= Dorothy Sherwood =

American burlesque performer

Dorothy O. Sherwood, née Caskey (born February 7, 1908, date of death unknown) was a burlesque dancer and Salvation Army worker who was convicted of first-degree murder for killing her two-year-old son.

==Early life and marriage==
Sherwood was born in St. Louis, Missouri. She was the third child of Thomas Caskey, a Scotch-Irish foundry worker and his wife Florence Caskey. Her father was married six times and Sherwood was the daughter of his third wife. One of her older siblings died at eighteen months and another at five years of age. Sherwood's mother died when she was nine and she was placed in an orphanage. Salvation Army work, in 1925, followed her period in the orphanage. As a lassie, she wore a red-ribboned bonnet. In this endeavor, she sang gospel hymns in six southern cities for approximately three years. From this job, she moved on to dance in burlesque.
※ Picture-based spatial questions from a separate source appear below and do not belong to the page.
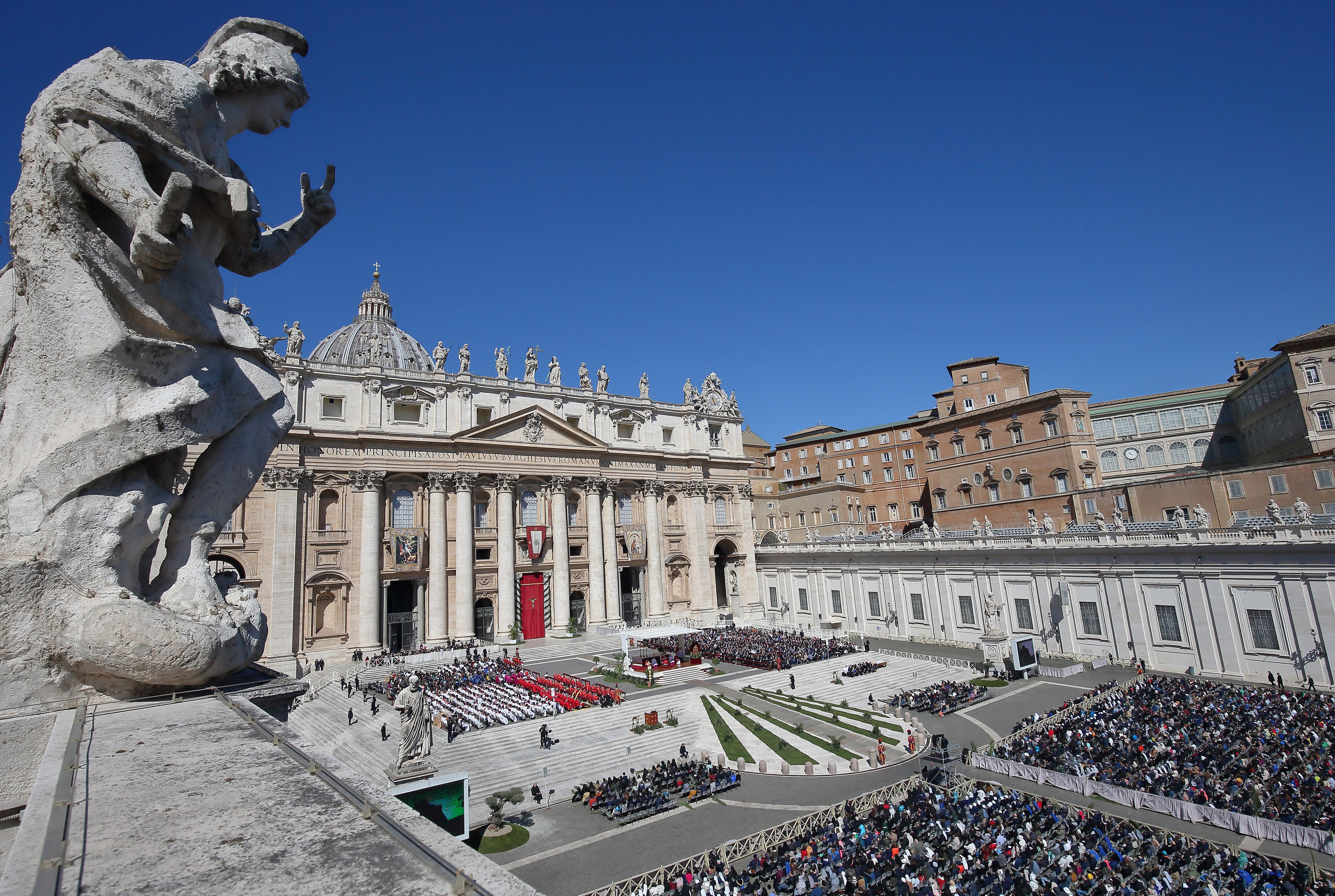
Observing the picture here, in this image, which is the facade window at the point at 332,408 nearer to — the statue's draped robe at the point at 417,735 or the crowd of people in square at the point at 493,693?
the crowd of people in square at the point at 493,693

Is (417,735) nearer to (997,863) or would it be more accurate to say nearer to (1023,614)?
(997,863)

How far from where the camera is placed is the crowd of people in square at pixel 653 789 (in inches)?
669

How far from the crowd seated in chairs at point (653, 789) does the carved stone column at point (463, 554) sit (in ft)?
77.0

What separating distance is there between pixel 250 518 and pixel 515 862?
98.7ft

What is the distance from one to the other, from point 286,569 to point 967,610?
37519mm

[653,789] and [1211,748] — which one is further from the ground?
[1211,748]

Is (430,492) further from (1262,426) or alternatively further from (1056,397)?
(1262,426)

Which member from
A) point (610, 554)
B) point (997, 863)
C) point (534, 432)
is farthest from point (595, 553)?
point (997, 863)

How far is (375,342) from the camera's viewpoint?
Result: 6206 centimetres

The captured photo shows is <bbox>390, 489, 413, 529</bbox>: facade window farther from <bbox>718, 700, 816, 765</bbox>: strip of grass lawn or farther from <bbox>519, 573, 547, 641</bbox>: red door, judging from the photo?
<bbox>718, 700, 816, 765</bbox>: strip of grass lawn

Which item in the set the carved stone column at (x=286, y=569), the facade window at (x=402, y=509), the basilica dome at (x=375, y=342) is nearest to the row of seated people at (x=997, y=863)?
the carved stone column at (x=286, y=569)

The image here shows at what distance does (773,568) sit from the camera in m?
53.7

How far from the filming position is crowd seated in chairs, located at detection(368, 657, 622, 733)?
77.5 ft

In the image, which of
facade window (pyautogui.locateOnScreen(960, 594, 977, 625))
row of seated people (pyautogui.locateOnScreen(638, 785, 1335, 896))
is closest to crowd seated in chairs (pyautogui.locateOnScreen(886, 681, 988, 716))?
row of seated people (pyautogui.locateOnScreen(638, 785, 1335, 896))
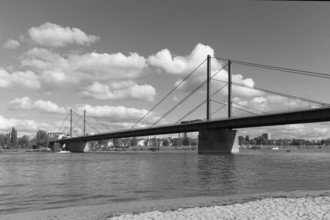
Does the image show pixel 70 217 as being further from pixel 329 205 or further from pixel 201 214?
pixel 329 205

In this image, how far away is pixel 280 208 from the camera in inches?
600

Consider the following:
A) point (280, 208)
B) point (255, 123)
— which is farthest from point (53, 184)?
point (255, 123)

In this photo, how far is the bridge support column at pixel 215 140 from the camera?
11259 centimetres

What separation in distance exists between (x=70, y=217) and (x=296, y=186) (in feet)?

One day she saw an ad offering employment in show business to girls with fair singing voices. She answered the ad and went to work in Chicago, Illinois. In burlesque, she never achieved the prominence of a stripper. Instead, she was always in the back row in the chorus. She married a stagehand, James Sherwood, the electrician of the burlesque company. Her marriage was conducted as a publicity stunt before an audience of burlesque fans during a regular performance. James was from a poor family in Newburgh, New York, a Hudson River town.

When the company broke up, the couple returned to Newburgh. There James found sporadic work as a motion picture operator and Sherwood was employed as a waitress. Their daughter, then age seven, resided with his mother. At that time their other child, Jimmy, was an infant. James had tuberculosis and died in a sanitarium in New York. Afterward, Sherwood became engaged to a minor politician and dry county agent. When she lost her job the engagement was broken. Her landlady evicted her when she could not afford the room and board.

==Crime==
Sherwood drowned two-year-old Jimmy in Moodna Creek in Newburgh, on August 20, 1935. The case was exceptional, being the only first-degree murder case involving a woman in Orange County, New York history until then.

She carried Jimmy's body to the Newburgh police headquarters, exclaiming it was too hard to make a living for myself and the baby. Her husband died four months earlier.

==Trial and sentence==
Sherwood, 27, pleaded temporary insanity during her trial for the drowning of Jimmy in January 1936. The jury recommended mercy when it convicted her of first-degree murder. The jury foreman mentioned that she had led a hard life. Trial Judge Jonathan D. Wilson was compelled by New York state law to sentence her to die in the electric chair at Sing Sing. Two defense psychiatrists maintained that Sherwood was insane while two prosecution psychiatrists testified to the contrary. In 1936 all first-degree murder convictions were reviewed by the New York Court of Appeals.

==Appeal and parole==
The United States War Veterans Association circulated petitions days later urging Governor Herbert Lehman to grant Sherwood an unconditional pardon. She won an appeal for a new trial. The Court of Appeals set aside the first-degree murder conviction on July 8, 1936. She pleaded guilty to the first-degree manslaughter the following September 2 and received a six-to-fifteen-year sentence. She was then 28.

Sherwood was freed on parole on December 27, 1939, after serving three years and three months at the Westfield State Farm (Bedford Hills Correctional Facility for Women) in Bedford Hills, New York. The Salvation Army employed her doing clerical work in one of its institutions. Sherwood was allowed to visit her 11-year-old daughter, Dorothy May, who resided in Newburgh.